CS194 Final Project | Atte

CS 194: Final Project

Atte Ahmavaara

Project A: Augmented Reality

Project B: Seam Carving for Content-Aware Resizing

Project A: Augmented Reality

Raw Video Input

The algorithm can receive any style of video as import, but I opted to use 1920x1080 60fps video to balance runtimes and quality. The more frames that are recorded, the smaller the amount of motion between successive frames, and thus the trackers can be more accurate. I used 2 different videos to showcase the algorithm in various conditions.

Corner Table:

Kitchen:

Initialize Point Correspondences

Next, we give the algorithm access to the real dimensions of the calibrating box, so that we can accurately define measurements such as '10 cm away' when drawing the scene. In the grand scheme of things, this isn't super necessary, but we do need some sort of 3D coordinates in the scene, so might as well make those be accurate in 'real life' measurements. We draw correspondences between these 3D points and the 2D screen points that we will use in the next step to initialize our trackers.

Initialize Point Trackers

Now we initialize our trackers in order to track each of the 3D coordinates in 2D screen space. We define a bounding box for each tracker. After much testing, with the amount of movement in the corner_table video, I used a kernel size of 21x21 px, while for the kitchen video I used a kernel size of 31x31. After trying every reasonable point tracking algorithm, I came to the conclusion that the MedianFlow algorithm provided the best results since it is very cognizant of when it fails and it does not drift as much as KCF or Mosse. Here are our initial frame point trackers and bounding boxes:

Corner Table:

init frame trackers corner table

Kitchen:

init frame trackers kitchen

Run Tracking

I then ran the individual screen space trackers for each frame in the video. I implemented error checking that, in the event that a tracker failed, that tracker would get automatically disabled and the occurrence would be logged. Before calculating each frame, the algorithm would check to confirm that all the remaining points were not planar. I made this configurable in the config as well. If the algorithm did not finish and the remaining points were planar, then the algorithm would cut the video short, but still finish with the valid data it had collected.

Corner Table:

Kitchen:

Calculate Camera Homographies

Now with our 2D screen space coordinates for each frame matched to the static 3D points, the algorithm goes frame by frame to calculate a homography matrix from the 3D world coordinates to the 2D screen space coordinates. This process was done using a custom implementation of least squares since NumPy and SciPy least squares function defaults to the trivial solution when solving homogenous systems.

Render Cube onto Frames

Now, armed with the camera 3D -> 2D homography for each frame, we computed the cube's desired 3D points, and then for each frame, applied the frame's homography, shaded in the lines and faces desired by using the 2D coordinates, and rendered the frame using FFmpeg.

Corner Table:

Kitchen:

 

 

 


 

 

 

Project B: Seam Carving for Content-Aware Resizing

Algorithm Overview

Calculate Energy Function

The energy function defines what the most 'important' parts of the image are. Essentially, the minimums of the energy function are the parts of the image that could be least noticeably removed. I decided to calculate this function efficiently by convolving the image with a form of a partial derivative filter. After trying many different filters, I settled on the Sobel filter, since it prioritizes weighing pixels that will be next to each other if said pixel is removed, but still takes into account all adjacent pixels.

Calculate Minimum Seam

To find the minimum seam, I employed bottom-up dynamic programming to efficiently search for the minimum weighted seam, based on the energy function. After finding the index of the top-most pixel of the minimum seam, I wrote a backtracking function that finds the rest of the seam in linear time. I further optimized the DP approach by using NumPy array commands, so that the algorithm runs in ~linear time instead of quadratic time.

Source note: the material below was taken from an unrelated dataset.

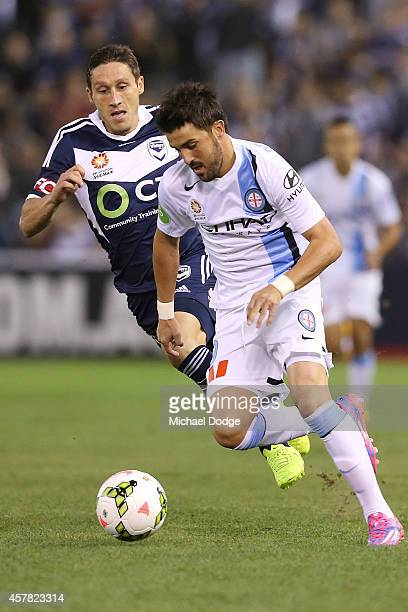 David Villa of Melbourne City runs with the ball against Mark Milligan of the Victory during the round three A-League match between the Melbourne...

Precompute (Bells and Whistles)

To speed up the calculation of the actual shrinking of the image, I precompute the optimal ordering of seams to remove. I also precompute all seam pixels. I opted to not precompute every possible resized image to save on memory, but at least in python terms, storing the individual pixels made the shrinking phase very fast--one could say realtime.

Shrink Image

I iteratively loop through each crop level, removing the precomputed seam each iteration until the desired crop amount is reached.

Key Trick

To very simply implement the ability to crop in either axis, if a vertical resizing is desired, the image is transposed before any calculations, and then transposed yet again at the very end.

Demo Images

Norway:

width=400px reduction, height=100px reduction

norway orig

norway w norway h

 

NYC:

width=500px reduction, height=350px reduction

nyc orig

nyc w nyc h

 

Ocean:

width=1000px reduction, height=400px reduction

ocean orig

ocean w ocean h

 

Snow:

width=200px reduction, height=200px reduction

snow orig

snow w snow h

 

Selfie:

width=300px reduction

selfie orig

 

Tree:

width=400px reduction

tree orig

tree w

 

FAILURE CASES:

Selfie:

height=200px reduction

selfie orig

selfie h

 

Tree:

height=300px reduction

tree orig

tree h